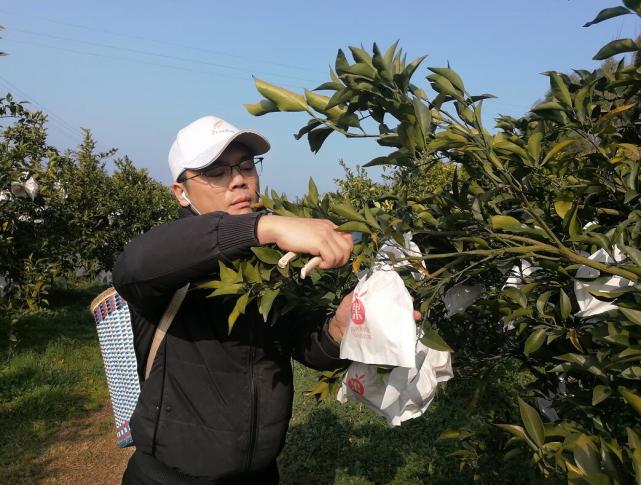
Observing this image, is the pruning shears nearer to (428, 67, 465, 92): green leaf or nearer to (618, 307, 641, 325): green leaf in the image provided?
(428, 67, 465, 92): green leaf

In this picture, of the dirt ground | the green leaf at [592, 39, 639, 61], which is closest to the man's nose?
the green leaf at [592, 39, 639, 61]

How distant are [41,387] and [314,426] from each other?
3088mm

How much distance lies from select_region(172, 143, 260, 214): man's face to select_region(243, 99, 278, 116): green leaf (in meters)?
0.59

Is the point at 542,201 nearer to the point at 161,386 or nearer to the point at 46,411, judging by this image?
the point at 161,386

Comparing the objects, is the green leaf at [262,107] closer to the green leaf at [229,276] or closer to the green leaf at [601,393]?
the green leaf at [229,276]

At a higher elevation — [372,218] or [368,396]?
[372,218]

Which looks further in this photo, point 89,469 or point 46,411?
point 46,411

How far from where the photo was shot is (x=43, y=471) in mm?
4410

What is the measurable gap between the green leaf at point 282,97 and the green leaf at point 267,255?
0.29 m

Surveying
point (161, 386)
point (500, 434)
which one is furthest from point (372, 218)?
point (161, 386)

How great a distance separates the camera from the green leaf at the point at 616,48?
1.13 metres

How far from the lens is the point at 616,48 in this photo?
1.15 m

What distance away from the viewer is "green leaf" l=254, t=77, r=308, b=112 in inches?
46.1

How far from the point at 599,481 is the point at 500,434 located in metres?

EXERCISE DIRECTIONS =
Copy the records again, requests included, starting at the line that contains "How far from where" and ending at the end of the records. In each answer, multiply every distance and coordinate by 1.85, and round the result to the same number of decimal places the original had, with halves rounded up.

FINISHED EXERCISE =
How far from where the photo was shot is (x=43, y=471) in mm?
8159

What is the measurable gap between the green leaf at point 282,97 and the green leaf at point 267,255?
0.54 m

Surveying
point (161, 386)
point (500, 434)
which one is furthest from point (372, 218)?
point (298, 714)

How great a distance separates the camera from the green leaf at the point at 616,48?
2.09 metres

How far from the lens is the point at 616,48 in this photo?
2.13 m

What distance away from the viewer is "green leaf" l=254, t=77, r=308, b=112 in inches?
85.3

How far from the point at 599,481 is the point at 500,434 located in metres?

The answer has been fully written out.